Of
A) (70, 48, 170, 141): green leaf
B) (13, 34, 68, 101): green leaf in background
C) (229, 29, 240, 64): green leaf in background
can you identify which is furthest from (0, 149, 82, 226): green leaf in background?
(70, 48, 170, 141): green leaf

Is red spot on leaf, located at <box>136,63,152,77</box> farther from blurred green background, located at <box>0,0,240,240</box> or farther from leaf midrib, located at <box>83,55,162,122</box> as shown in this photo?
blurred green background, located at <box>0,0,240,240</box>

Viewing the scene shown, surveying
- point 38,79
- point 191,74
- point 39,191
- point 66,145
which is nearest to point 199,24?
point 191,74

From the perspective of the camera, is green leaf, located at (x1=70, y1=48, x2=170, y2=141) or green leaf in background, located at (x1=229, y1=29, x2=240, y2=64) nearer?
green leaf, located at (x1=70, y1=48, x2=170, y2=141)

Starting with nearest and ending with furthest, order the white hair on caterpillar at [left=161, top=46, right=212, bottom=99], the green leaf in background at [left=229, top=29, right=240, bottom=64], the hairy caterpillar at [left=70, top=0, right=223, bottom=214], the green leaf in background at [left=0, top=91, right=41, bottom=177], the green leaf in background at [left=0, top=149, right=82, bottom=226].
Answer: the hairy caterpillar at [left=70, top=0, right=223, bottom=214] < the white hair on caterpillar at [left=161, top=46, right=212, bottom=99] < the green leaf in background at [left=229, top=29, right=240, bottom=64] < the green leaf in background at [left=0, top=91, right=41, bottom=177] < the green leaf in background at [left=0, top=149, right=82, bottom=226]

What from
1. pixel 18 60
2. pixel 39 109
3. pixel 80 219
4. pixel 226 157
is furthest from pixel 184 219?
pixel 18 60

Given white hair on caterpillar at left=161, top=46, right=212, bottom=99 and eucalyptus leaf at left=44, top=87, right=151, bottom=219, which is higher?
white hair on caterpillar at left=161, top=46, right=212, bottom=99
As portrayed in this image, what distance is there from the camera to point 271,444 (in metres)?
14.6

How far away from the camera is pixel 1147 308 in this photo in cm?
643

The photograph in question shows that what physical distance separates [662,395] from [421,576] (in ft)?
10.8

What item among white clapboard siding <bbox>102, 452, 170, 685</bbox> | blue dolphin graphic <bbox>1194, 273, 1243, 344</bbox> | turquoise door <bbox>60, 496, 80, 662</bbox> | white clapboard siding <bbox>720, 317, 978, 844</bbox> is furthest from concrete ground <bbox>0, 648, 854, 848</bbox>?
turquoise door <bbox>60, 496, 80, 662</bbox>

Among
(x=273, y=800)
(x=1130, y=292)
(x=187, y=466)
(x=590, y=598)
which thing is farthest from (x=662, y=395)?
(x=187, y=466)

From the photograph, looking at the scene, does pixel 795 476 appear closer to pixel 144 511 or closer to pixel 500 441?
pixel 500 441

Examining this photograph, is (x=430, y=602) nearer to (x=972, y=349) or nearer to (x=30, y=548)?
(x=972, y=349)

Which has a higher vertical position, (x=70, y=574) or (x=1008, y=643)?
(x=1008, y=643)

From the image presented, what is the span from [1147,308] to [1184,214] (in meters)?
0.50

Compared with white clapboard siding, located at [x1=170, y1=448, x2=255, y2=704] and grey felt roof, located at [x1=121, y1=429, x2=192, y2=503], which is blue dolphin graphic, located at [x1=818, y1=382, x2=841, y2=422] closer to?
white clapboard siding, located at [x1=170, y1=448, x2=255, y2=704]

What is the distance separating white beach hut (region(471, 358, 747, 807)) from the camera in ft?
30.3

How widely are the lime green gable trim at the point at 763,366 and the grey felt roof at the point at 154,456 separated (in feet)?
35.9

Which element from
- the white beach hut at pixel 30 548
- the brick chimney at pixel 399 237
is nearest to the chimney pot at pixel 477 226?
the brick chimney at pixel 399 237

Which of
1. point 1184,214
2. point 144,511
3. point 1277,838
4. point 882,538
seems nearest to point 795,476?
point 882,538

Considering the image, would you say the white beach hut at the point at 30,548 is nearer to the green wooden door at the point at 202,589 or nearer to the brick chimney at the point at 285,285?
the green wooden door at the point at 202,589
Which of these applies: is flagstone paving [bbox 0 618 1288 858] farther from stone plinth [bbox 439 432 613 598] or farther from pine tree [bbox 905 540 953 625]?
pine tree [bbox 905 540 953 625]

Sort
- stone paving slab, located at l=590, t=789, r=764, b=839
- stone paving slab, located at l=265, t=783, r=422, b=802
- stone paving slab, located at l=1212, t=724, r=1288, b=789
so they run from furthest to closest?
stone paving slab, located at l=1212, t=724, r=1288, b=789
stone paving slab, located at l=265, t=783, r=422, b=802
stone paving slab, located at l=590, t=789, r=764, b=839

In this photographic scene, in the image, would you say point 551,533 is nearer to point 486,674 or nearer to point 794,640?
++++++++
Problem to solve: Please retype the material's lines character for character, starting at the line that contains "Considering the image, would" and ending at the last line of the material.

Solution to this exercise:
Considering the image, would you say the white beach hut at the point at 30,548 is nearer to the green wooden door at the point at 202,589 or nearer to the brick chimney at the point at 285,285?
the green wooden door at the point at 202,589
Which of these applies: is flagstone paving [bbox 0 618 1288 858] farther from stone plinth [bbox 439 432 613 598] or farther from pine tree [bbox 905 540 953 625]?
pine tree [bbox 905 540 953 625]

Sort
- stone paving slab, located at l=590, t=789, r=764, b=839
- stone paving slab, located at l=265, t=783, r=422, b=802
- stone paving slab, located at l=1212, t=724, r=1288, b=789
so they run from furthest to closest?
stone paving slab, located at l=1212, t=724, r=1288, b=789
stone paving slab, located at l=265, t=783, r=422, b=802
stone paving slab, located at l=590, t=789, r=764, b=839

In this photographic scene, in the image, would you say point 551,533 is nearer to point 486,674 or nearer to point 794,640?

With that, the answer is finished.